[GitHub] nifi issue #2587: NIFI-4185 Add XML Record Reader

2018-04-23 Thread markap14
Github user markap14 commented on the issue:

https://github.com/apache/nifi/pull/2587
  
This is now merged to master. Thanks again for the contribution!


---


[GitHub] nifi issue #2587: NIFI-4185 Add XML Record Reader

2018-04-23 Thread markap14
Github user markap14 commented on the issue:

https://github.com/apache/nifi/pull/2587
  
@JohannesDaniel that would be great! I think the Record attribute stuff 
will significantly improve how we are able to handle XML-based records. But I 
think the approach that you've taken here is a great first step and will be 
very beneficial to the community. I'd recommend going ahead with the XML Writer 
and then we can work in the attribute-related stuff later.


---


[GitHub] nifi issue #2587: NIFI-4185 Add XML Record Reader

2018-04-23 Thread JohannesDaniel
Github user JohannesDaniel commented on the issue:

https://github.com/apache/nifi/pull/2587
  
@markap14 thanks for the help with the patch file. I am fine with it :)

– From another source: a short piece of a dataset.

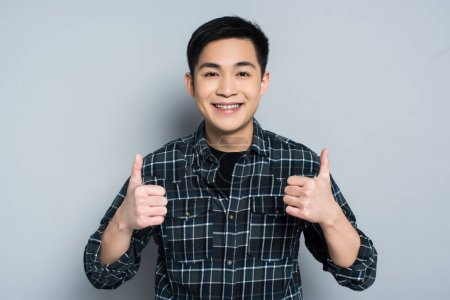 Photo for Smiling asian man looking at camera while showing thumbs up on grey background - Royalty Free Image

If you have not planned to do that yourself, I would start implementing a 
XMLWriter as soon as this has been merged. Or should we first discuss your plan 
with the Record attributes you mentioned above?


---


[GitHub] nifi issue #2587: NIFI-4185 Add XML Record Reader

2018-04-23 Thread markap14
Github user markap14 commented on the issue:

https://github.com/apache/nifi/pull/2587
  
@JohannesDaniel this is great! I've been doing a good bit of testing to 
ensure that everything works as expected. I had just a few more comments, 
mostly around the descriptions in the property descriptor and the handling of 
invalid values for the "Expect Records as Array" property. To make it a little 
easier to understand, I'm just going to attach a PATCH file to the JIRA. Can 
you please look over the patch file? If you're okay with the patch file, then 
I'm ready to merge. Thanks again, you've put in a lot of work here to make this 
consistent with the current approaches and to provide a huge new capability for 
many users!


---


[GitHub] nifi issue #2587: NIFI-4185 Add XML Record Reader

2018-04-22 Thread JohannesDaniel
Github user JohannesDaniel commented on the issue:

https://github.com/apache/nifi/pull/2587
  
@markap14 
- Added EL for record format property
- Removed record tag validation


---


[GitHub] nifi issue #2587: NIFI-4185 Add XML Record Reader

2018-04-20 Thread JohannesDaniel
Github user JohannesDaniel commented on the issue:

https://github.com/apache/nifi/pull/2587
  
@markap14 thank you for the response. 

I will simply remove that record tag validation as there are indeed many 
ways to do that before the data is processed by this reader. 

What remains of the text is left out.